If you had suggested, that mellow evening, to any of the crowd who lined the streets in the Norman town that, 40 years later, no Frenchman would have managed to succeed Hinault in winning the Tour, they would have laughed in your face and assumed you had over-indulged on the local cidre bouché.

Back then the French had won nine of the past 11 Tours and, while Hinault was heading for retirement, the obvious successor was waiting in the wings: Laurent Fignon, who had won the 1984 race in dominant style and was, 12 months on, getting over a tendon operation. Fast forward to this weekend in Lille when the Tour has its Grand Départ – on French soil, which is something of a departure – and no Frenchman will be named among the race favourites, as has been the case more often than not since I first reported on the Tour in 1990.

The national soul-searching will go on, having kicked off in 1992 when Fignon was heading for retirement and it was also clear that the other “next Hinault” of the 80s, Jean-François Bernard, wasn’t going to win the Tour either.

Prospective French Tour winners have come and gone: from Richard Virenque and Christophe Moreau in the 90s to the most recent generation: Romain Bardet and Thibaut Pinot, both retired, and Warren Barguil, who is on the edge of retirement and starts this Tour for the Picnic PostNL team as a minder to a very young Scot, Oscar Onley.

There may be French stage wins this year, from Lenny Martinez, Romain Grégoire or Kévin Vauquelin perhaps, and at a pinch one of the trio might stretch to victory in the King of the Mountains jersey. If a Frenchman makes the top 10 overall it will be a surprise, and the pressure seems to have got to the last Frenchman to get near the podium – David Gaudu (fourth in 2022) – is in such poor form he won’t even make this year’s race.

 (left to right) Greg Lemond, Bernard Hinault and Sean Kelly.
On the final podium in 1985: (left to right) Greg Lemond, Bernard Hinault and Sean Kelly.
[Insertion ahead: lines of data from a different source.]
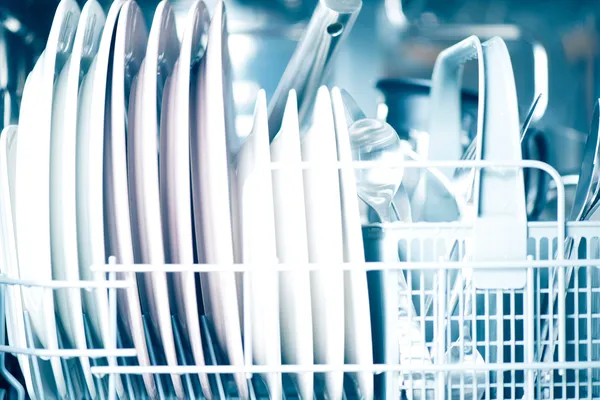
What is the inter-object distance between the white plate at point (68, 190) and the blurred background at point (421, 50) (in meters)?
0.28

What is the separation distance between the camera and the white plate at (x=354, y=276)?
1.82 ft

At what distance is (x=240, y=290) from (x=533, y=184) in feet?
1.29

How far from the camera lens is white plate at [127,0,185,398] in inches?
21.3

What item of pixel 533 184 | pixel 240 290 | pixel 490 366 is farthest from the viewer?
pixel 533 184

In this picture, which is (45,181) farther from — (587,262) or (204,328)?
(587,262)

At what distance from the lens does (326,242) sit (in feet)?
1.83

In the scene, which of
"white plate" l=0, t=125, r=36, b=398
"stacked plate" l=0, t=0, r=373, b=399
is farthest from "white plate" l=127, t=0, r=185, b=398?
"white plate" l=0, t=125, r=36, b=398

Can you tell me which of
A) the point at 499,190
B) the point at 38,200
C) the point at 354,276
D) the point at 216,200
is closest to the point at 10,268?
the point at 38,200

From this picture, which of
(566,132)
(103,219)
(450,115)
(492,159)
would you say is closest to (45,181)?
(103,219)

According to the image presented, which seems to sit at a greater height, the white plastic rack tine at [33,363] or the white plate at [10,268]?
the white plate at [10,268]

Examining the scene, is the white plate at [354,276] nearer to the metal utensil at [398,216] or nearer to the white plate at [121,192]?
the metal utensil at [398,216]

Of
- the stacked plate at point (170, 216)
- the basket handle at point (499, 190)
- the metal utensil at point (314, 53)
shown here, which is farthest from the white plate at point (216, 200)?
the basket handle at point (499, 190)

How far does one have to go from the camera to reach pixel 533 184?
31.0 inches

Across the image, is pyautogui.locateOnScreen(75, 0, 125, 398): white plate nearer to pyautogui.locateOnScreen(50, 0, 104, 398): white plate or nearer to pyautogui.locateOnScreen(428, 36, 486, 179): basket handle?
pyautogui.locateOnScreen(50, 0, 104, 398): white plate
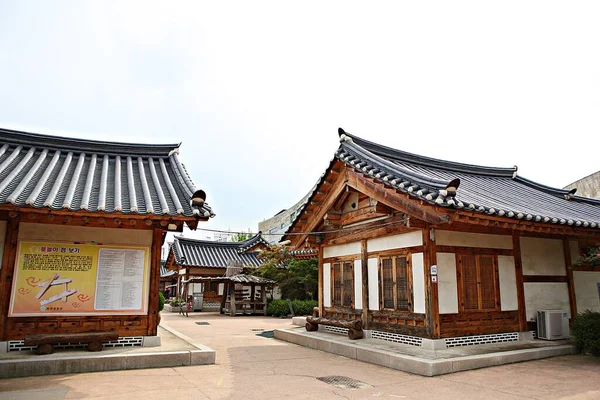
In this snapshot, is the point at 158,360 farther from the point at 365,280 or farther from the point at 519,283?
the point at 519,283

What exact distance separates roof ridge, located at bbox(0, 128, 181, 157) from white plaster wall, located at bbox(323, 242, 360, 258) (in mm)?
5983

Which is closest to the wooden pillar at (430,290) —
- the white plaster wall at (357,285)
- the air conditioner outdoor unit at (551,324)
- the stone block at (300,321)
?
the white plaster wall at (357,285)

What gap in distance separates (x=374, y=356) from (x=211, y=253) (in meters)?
26.4

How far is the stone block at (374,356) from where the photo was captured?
898 centimetres

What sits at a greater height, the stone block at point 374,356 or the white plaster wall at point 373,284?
the white plaster wall at point 373,284

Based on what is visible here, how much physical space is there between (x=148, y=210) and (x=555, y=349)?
32.4 feet

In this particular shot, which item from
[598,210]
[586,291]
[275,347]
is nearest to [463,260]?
[586,291]

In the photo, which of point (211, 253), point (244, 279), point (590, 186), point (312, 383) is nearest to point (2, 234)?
point (312, 383)

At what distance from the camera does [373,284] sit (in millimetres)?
11555

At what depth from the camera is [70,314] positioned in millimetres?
9109

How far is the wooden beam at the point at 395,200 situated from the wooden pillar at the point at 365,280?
171 centimetres

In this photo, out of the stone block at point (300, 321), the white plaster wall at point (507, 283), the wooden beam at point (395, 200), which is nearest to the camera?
the wooden beam at point (395, 200)

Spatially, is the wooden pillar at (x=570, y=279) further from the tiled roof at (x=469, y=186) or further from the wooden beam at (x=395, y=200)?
the wooden beam at (x=395, y=200)

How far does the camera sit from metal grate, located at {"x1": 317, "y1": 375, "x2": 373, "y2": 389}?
7.40 m
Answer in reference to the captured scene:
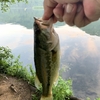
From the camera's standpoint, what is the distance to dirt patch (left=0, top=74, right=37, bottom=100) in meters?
5.64

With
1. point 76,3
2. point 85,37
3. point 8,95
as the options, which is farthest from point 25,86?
point 85,37

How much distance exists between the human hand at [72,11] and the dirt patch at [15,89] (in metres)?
4.60

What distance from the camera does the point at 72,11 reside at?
3.57ft

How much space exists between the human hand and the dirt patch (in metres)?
4.60

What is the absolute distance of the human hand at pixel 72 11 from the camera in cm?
93

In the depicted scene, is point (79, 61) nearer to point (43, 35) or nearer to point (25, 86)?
point (25, 86)

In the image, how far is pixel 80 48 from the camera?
11.5m

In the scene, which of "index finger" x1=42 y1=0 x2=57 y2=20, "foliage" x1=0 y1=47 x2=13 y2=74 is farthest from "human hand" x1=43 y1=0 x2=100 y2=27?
"foliage" x1=0 y1=47 x2=13 y2=74

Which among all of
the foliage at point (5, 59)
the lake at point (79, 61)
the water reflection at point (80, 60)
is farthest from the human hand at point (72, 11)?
the foliage at point (5, 59)

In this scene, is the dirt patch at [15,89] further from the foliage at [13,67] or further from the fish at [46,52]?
the fish at [46,52]

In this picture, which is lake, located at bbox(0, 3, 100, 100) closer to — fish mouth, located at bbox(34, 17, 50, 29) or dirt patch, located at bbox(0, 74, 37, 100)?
dirt patch, located at bbox(0, 74, 37, 100)

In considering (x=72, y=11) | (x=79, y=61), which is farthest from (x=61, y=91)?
(x=79, y=61)

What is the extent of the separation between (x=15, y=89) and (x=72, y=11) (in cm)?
514

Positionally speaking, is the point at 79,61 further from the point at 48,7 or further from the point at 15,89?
the point at 48,7
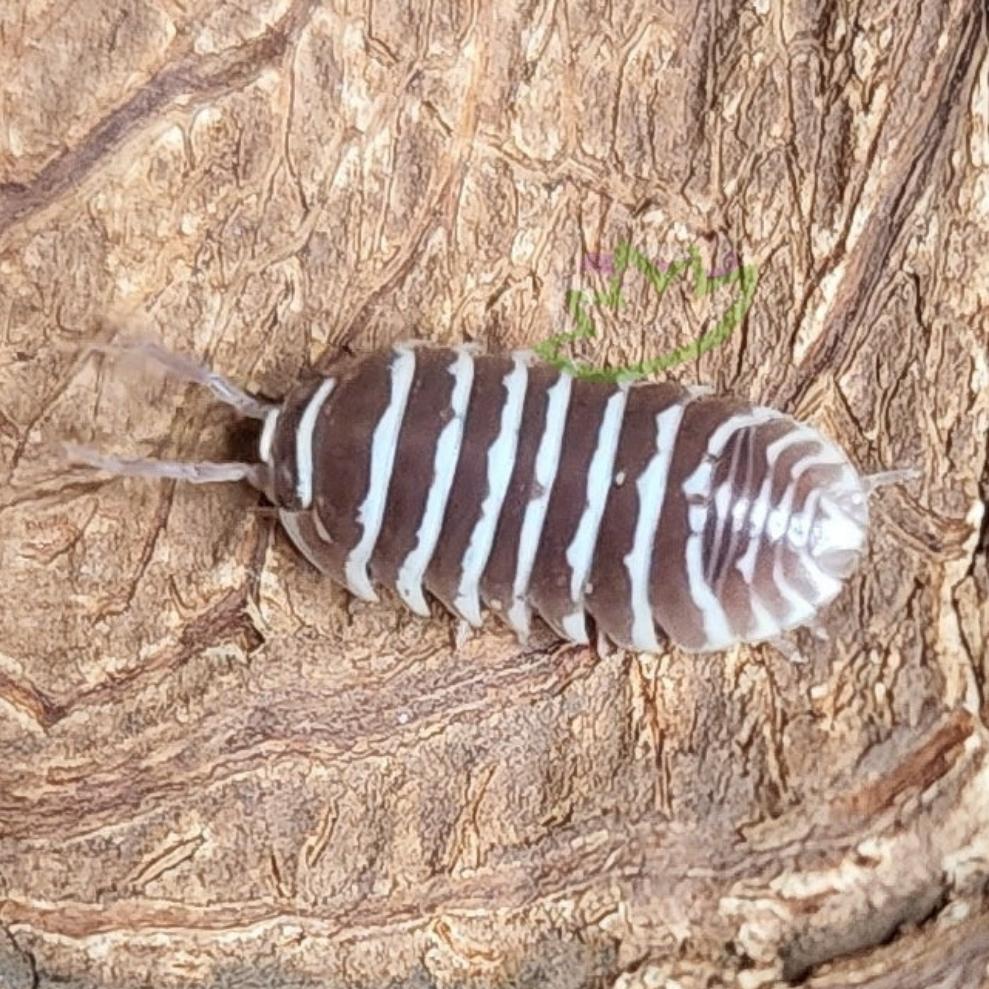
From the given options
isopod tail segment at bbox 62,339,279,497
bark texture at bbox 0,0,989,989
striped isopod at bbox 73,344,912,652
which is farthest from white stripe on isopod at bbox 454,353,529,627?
isopod tail segment at bbox 62,339,279,497

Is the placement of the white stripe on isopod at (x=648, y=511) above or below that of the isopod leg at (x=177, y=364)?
below

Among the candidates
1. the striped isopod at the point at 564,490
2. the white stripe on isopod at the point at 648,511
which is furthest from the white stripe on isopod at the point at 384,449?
the white stripe on isopod at the point at 648,511

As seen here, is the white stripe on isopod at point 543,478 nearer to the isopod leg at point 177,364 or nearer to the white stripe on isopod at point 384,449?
the white stripe on isopod at point 384,449

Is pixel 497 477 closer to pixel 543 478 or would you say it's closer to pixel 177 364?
pixel 543 478

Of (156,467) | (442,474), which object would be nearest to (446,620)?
(442,474)

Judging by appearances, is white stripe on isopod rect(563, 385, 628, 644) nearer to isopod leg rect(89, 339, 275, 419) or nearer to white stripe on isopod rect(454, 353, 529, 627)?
white stripe on isopod rect(454, 353, 529, 627)

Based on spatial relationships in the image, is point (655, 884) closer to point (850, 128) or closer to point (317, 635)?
point (317, 635)

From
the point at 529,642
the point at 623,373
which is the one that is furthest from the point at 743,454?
the point at 529,642
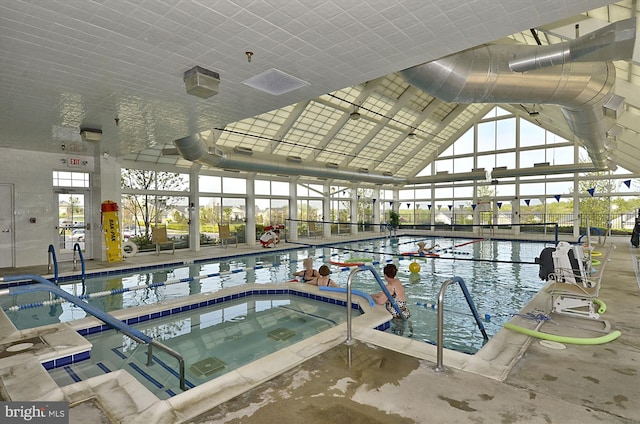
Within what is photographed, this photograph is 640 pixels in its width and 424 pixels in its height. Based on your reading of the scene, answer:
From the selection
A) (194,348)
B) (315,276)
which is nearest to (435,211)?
(315,276)

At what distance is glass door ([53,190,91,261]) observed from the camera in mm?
9773

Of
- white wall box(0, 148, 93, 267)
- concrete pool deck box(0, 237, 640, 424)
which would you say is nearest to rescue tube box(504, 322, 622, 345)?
concrete pool deck box(0, 237, 640, 424)

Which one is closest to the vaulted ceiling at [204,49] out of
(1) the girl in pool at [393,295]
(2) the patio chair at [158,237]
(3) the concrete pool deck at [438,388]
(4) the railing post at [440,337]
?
(4) the railing post at [440,337]

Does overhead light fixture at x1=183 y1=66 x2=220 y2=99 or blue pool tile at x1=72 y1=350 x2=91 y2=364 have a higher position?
overhead light fixture at x1=183 y1=66 x2=220 y2=99

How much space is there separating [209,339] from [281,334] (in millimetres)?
993

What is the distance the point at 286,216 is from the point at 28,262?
→ 1017cm

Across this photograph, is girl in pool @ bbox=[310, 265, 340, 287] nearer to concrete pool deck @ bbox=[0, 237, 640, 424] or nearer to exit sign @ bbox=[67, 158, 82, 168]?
concrete pool deck @ bbox=[0, 237, 640, 424]

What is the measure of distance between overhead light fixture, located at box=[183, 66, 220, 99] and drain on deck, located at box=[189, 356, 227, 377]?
3323 mm

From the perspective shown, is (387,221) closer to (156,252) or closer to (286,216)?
Answer: (286,216)

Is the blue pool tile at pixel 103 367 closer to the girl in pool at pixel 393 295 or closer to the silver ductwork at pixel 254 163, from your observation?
the girl in pool at pixel 393 295

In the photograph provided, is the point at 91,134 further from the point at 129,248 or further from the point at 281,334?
the point at 281,334

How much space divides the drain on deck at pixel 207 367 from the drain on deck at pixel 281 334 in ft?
3.06

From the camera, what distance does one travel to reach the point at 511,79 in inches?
180

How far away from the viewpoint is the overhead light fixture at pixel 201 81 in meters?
4.20
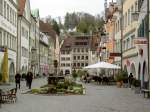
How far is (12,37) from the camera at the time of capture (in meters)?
62.6

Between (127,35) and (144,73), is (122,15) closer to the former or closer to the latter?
(127,35)

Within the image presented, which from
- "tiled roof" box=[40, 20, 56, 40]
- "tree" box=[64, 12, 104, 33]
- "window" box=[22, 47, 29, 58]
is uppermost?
"tree" box=[64, 12, 104, 33]

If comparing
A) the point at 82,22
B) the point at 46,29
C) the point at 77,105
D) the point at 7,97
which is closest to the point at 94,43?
the point at 82,22

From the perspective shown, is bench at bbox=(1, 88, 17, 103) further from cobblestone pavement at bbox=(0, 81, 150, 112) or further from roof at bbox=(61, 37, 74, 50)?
roof at bbox=(61, 37, 74, 50)

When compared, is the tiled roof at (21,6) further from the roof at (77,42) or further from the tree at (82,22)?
the roof at (77,42)

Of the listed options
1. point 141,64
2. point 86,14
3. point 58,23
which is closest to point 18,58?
point 141,64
Photograph: John Pierce Owner PhotoSport Int/Shutterstock

Hinault is as baffled as anyone by the drought, but that’s not new: he has been baffled by it since I first interviewed him in 1993. Interviewed this week by L’Équipe, he said he “wouldn’t have bet a centime on [going 40 years without a French Tour winner]”. He added: “It’s a terrible thing to say, but it can’t be avoided: there are no more big champions in France capable of winning the Tour. We don’t have a big machine, 1000cc, to make the difference – they are 750cc.”

The Badger’s last Tour, 1985, was midway through a key decade in cycling history when the sport went from being small scale and parochial to truly multinational. Since then, victory in the Tour has gone to Ireland, the USA, Australia, Great Britain, Colombia, Germany, Denmark and Slovenia. With hindsight, it now seems that for 40 years after the second world war the French dominated a far more parochial race; the sport then opened up leaving far less space for them.

Added to that, over the years, the base of the pyramid of amateur cyclists that will produce Tour winners has drastically reduced. Forty years ago, every hamlet in Brittany and Normandy had its bike racer and its bike race. The amateur calendar has been eviscerated and those races that remain are struggling for entries, while the bigger amateur teams are signing British cyclists in droves, presumably because local talent is hard to find.

Finding great Tour champions is a haphazard business. No one would have predicted two greats emerging from Slovenia simultaneously any more than they would have expected Sean Kelly and Stephen Roche or Bradley Wiggins, Chris Froome and Geraint Thomas to emerge at the same time. It’s a perfect storm for France: fewer potential champions to choose from and greater competition for those that emerge.

Looking for the next Hinault, all eyes are on an 18-year-old, Paul Seixas, who has made waves in his first year as a professional after winning the 2024 world junior time trial championship, and who is rightly considered too young for this year’s Tour. The history books are peppered with junior world champions from France who dropped into obscurity – anyone remember Johan Le Bon or Pierre-Henri Lecuisinier? – so it is wise to be circumspect. Seixas has clearly worked that out, as when asked what his ambitions were for the next five years, he just said: “I want to follow my path, to grow like every rider.” Like it or not, the eyes of a nation will be on him when, and if, he finally gets to the Tour.